— Page extract —
Experiences with the Principles, Especially No. 7

“If you pursue an end, you enchain yourself. But if everything you do, you realize as if it were an end in itself, you liberate yourself.” 

I’m really not sure why I’m doing so well. 

I can certainly write out my experience and my thinking behind it all (and that is what this document is), but I’m still not sure how all of that adds up to what I feel is going on within me now. I’m interested in trying to understand because we know that states of inspiration tend to dwindle over time, and when that eventually happens and I find myself in my daily life more like before, I would like to be able to re-read this write-up and perhaps be able to follow the path back to inspiration. That may not be possible, and who knows, perhaps I won’t lose the entire thread of this state, either. But no matter what happens, I think it’s worth trying to better understand how these kinds of changes come about.

— Source data —

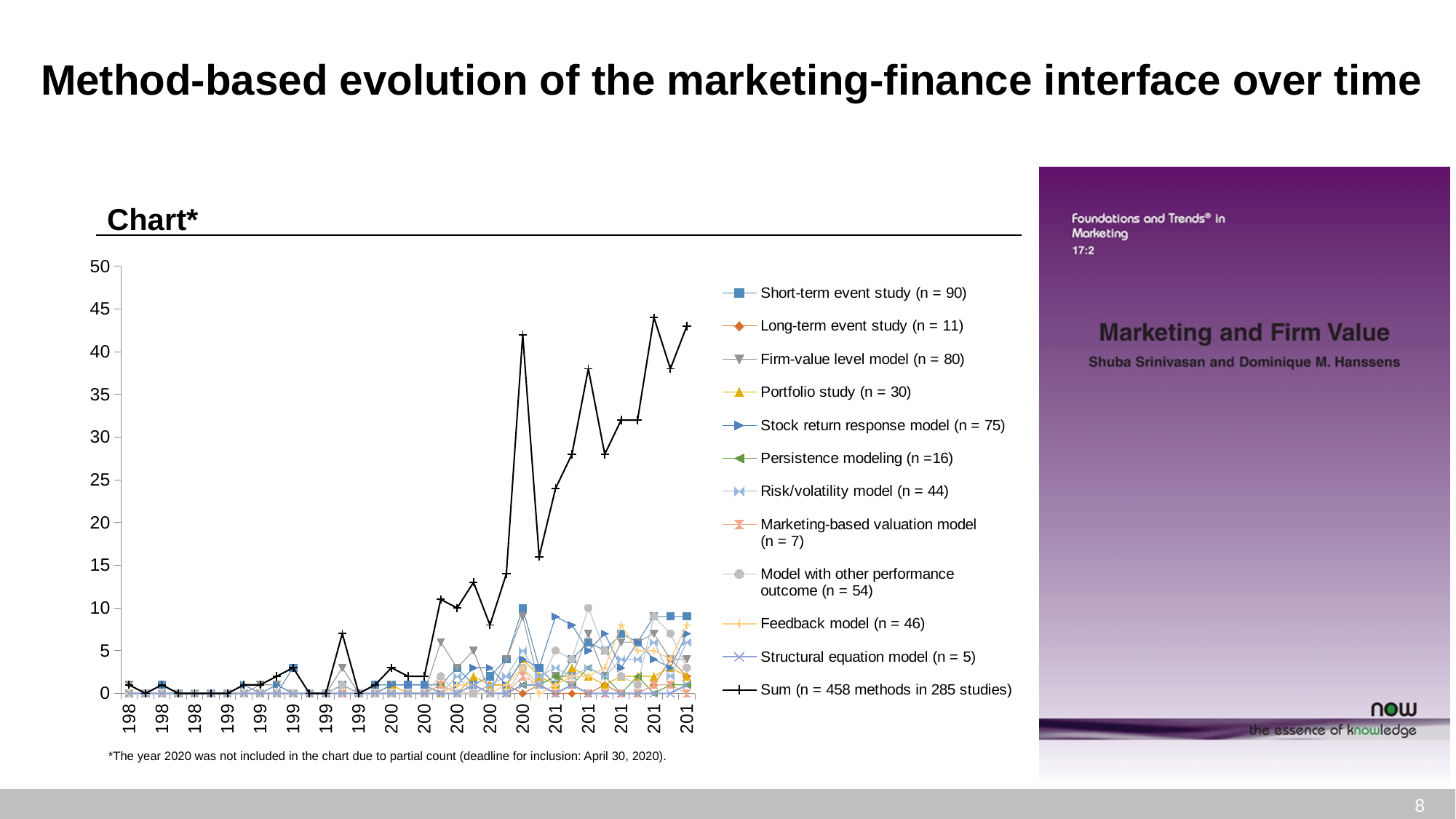
What is the maximum value shown on the chart's y axis? 50 Is the highest point of the Sum line greater or less than 40? greater According to the legend, how many methods and studies does the Sum series cover? n = 458 methods in 285 studies Is the highest point of the Short-term event study series greater or less than 15? less Which series reaches the highest values on the chart? Sum (n = 458 methods in 285 studies) How many series does the chart's legend list? 12 Is the first (leftmost) point of the Sum line greater or less than 5? less What kind of chart is shown on the slide? line chart Does the Sum line generally rise or fall from left to right along the x axis? rise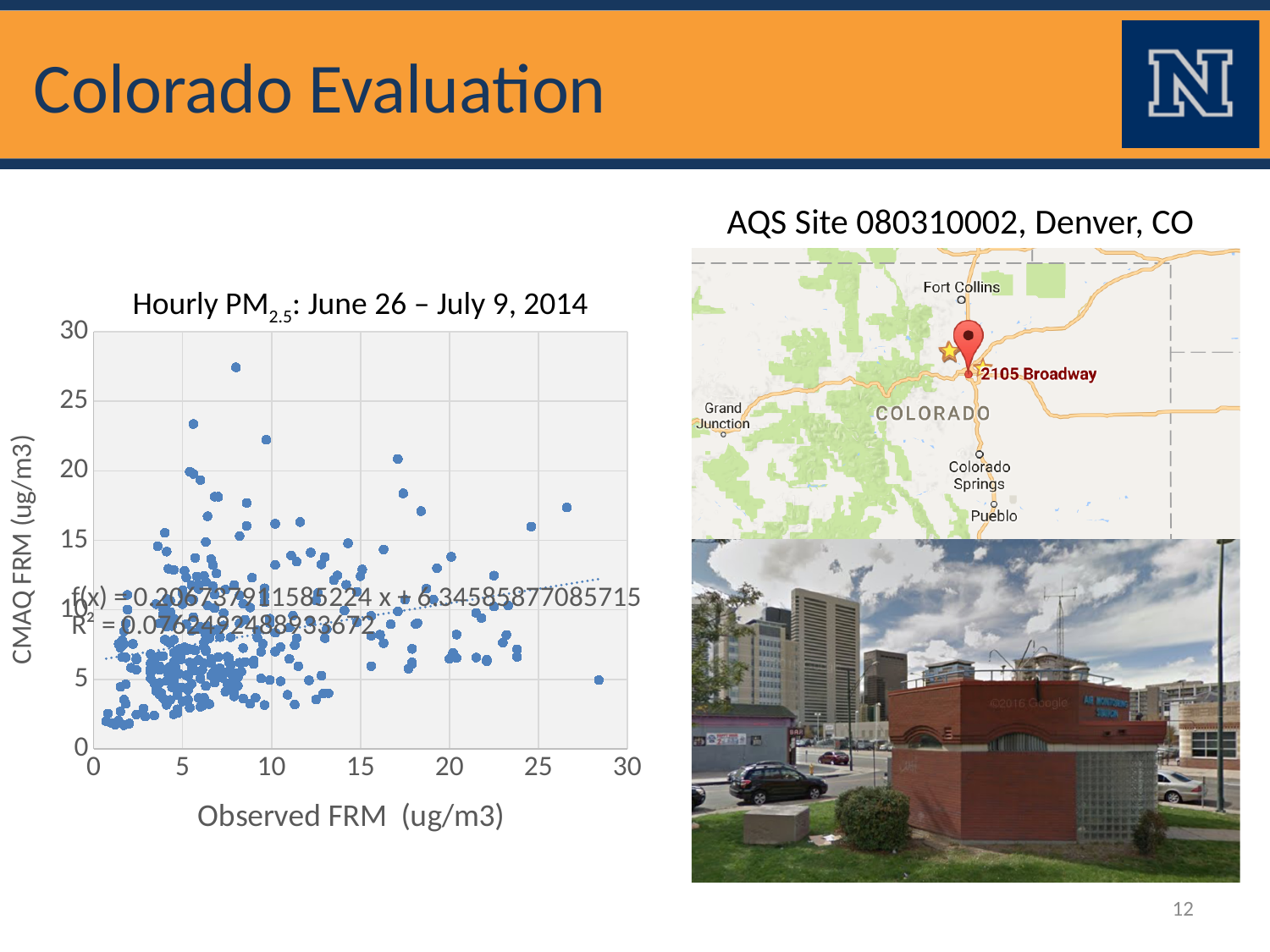
Is the largest Observed FRM value plotted on the chart greater or less than 25? greater According to the fitted trendline, do the CMAQ FRM values rise or fall as Observed FRM increases? Rise What kind of chart is shown on the slide? Scatter chart Is the lowest CMAQ FRM value plotted on the chart greater or less than 5? less Is the highest CMAQ FRM value plotted on the chart greater or less than 25? greater What is the label of the x axis of the chart? Observed FRM (ug/m3) What is the title of the chart on the slide? Hourly PM2.5: June 26 – July 9, 2014 What is the maximum value shown on the y axis of the chart? 30 What is the R² value printed on the chart for the trendline? 0.0762492488933672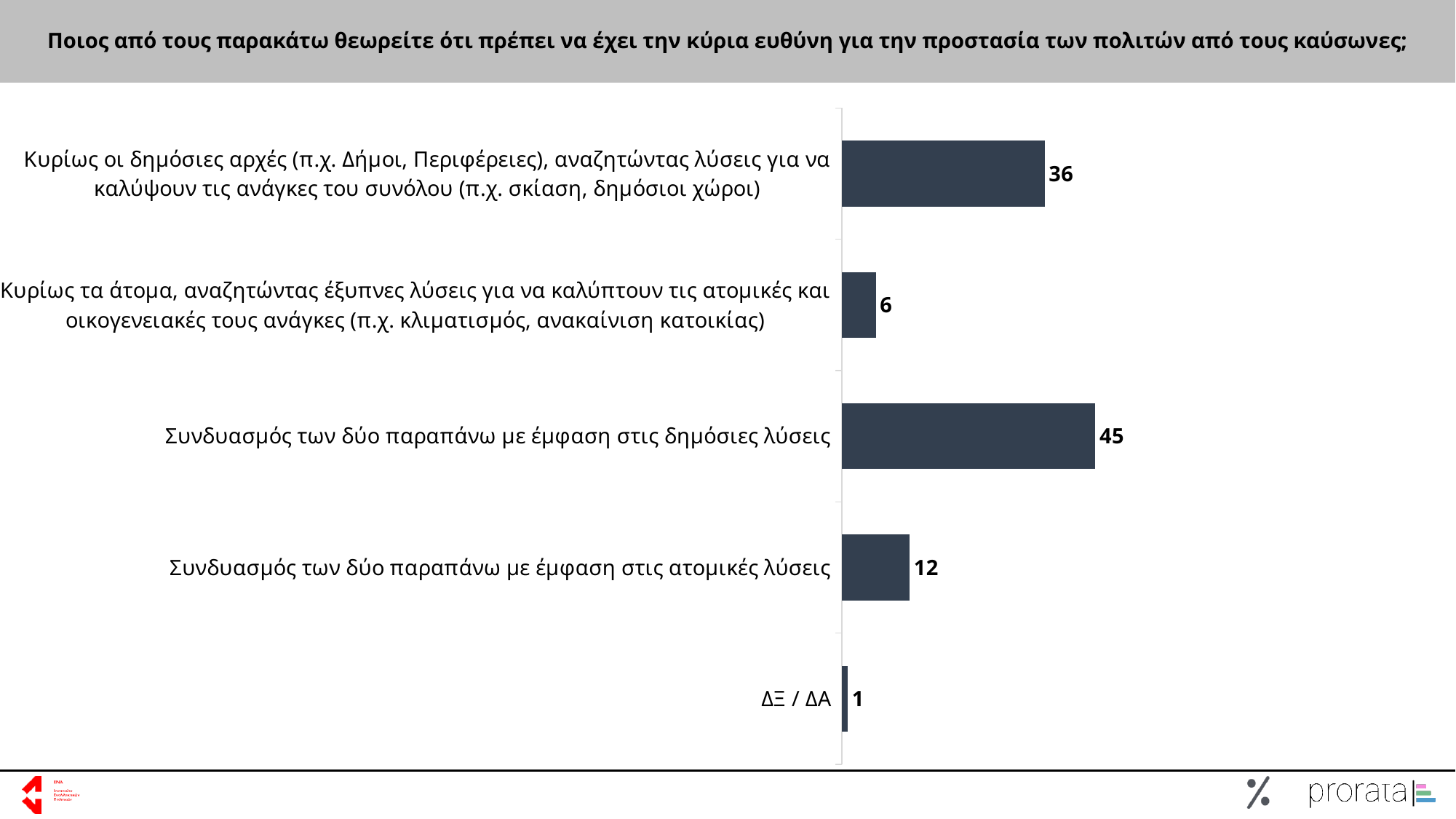
What is the title of the chart on the slide? Ποιος από τους παρακάτω θεωρείτε ότι πρέπει να έχει την κύρια ευθύνη για την προστασία των πολιτών από τους καύσωνες; What value is shown for the category 'ΔΞ / ΔΑ'? 1 What value is shown for the category 'Συνδυασμός των δύο παραπάνω με έμφαση στις δημόσιες λύσεις'? 45 Which category has the highest value? Συνδυασμός των δύο παραπάνω με έμφαση στις δημόσιες λύσεις Which is larger: the value for the category beginning 'Κυρίως οι δημόσιες αρχές' or the value for 'Συνδυασμός των δύο παραπάνω με έμφαση στις ατομικές λύσεις'? Κυρίως οι δημόσιες αρχές What is the difference between the value for 'Συνδυασμός των δύο παραπάνω με έμφαση στις δημόσιες λύσεις' and the value for the category beginning 'Κυρίως οι δημόσιες αρχές'? 9 Which category has the lowest value? ΔΞ / ΔΑ What is the difference between the value for 'Συνδυασμός των δύο παραπάνω με έμφαση στις ατομικές λύσεις' and the value for the category beginning 'Κυρίως τα άτομα'? 6 How many categories are shown in the chart? 5 What value is shown for the category 'Συνδυασμός των δύο παραπάνω με έμφαση στις ατομικές λύσεις'? 12 What value is shown for the category beginning 'Κυρίως τα άτομα, αναζητώντας έξυπνες λύσεις'? 6 What kind of chart is shown on the slide? Bar chart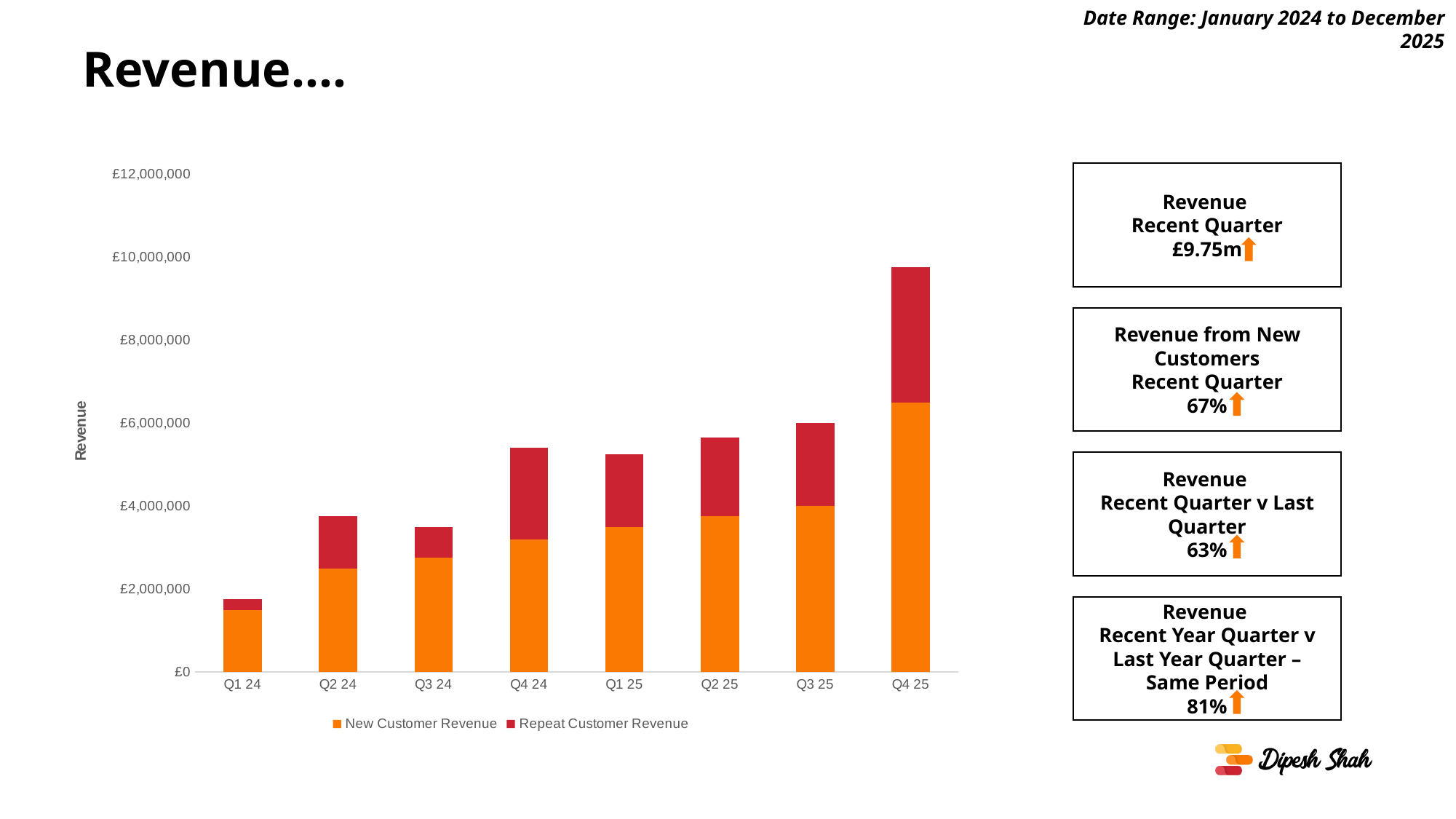
What kind of chart is shown on the slide? Stacked bar chart Which quarter has the larger Repeat Customer Revenue segment, Q3 24 or Q4 24? Q4 24 How many quarters are plotted on the x axis of the chart? 8 Which quarter has the larger total revenue bar, Q1 24 or Q2 24? Q2 24 Which series is shown in orange in the chart? New Customer Revenue Which quarter has the lowest total revenue bar? Q1 24 Is the total revenue bar for Q1 24 greater or less than £2,000,000? less How many series does the chart legend list? 2 Which quarter has the highest total revenue bar? Q4 25 Is the total revenue bar for Q2 25 greater or less than £6,000,000? less Do the total revenue bars generally rise or fall from Q1 24 to Q4 25? rise Is the total revenue bar for Q4 25 greater or less than £8,000,000? greater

— Explore the material —
(a) In the piece on experiences with the principles, what does the writer hope to do by re-reading the write-up once the inspiration fades?
(b) Restate the passage of the piece on experiences with the principles from "Experiences with the" to "doing so well.", substituting "free" for "liberate".

— Your responses —
(a) Perhaps follow the path back to inspiration.

(b)
Experiences with the Principles, Especially No. 7

“If you pursue an end, you enchain yourself. But if everything you do, you realize as if it were an end in itself, you free yourself.” 

I’m really not sure why I’m doing so well.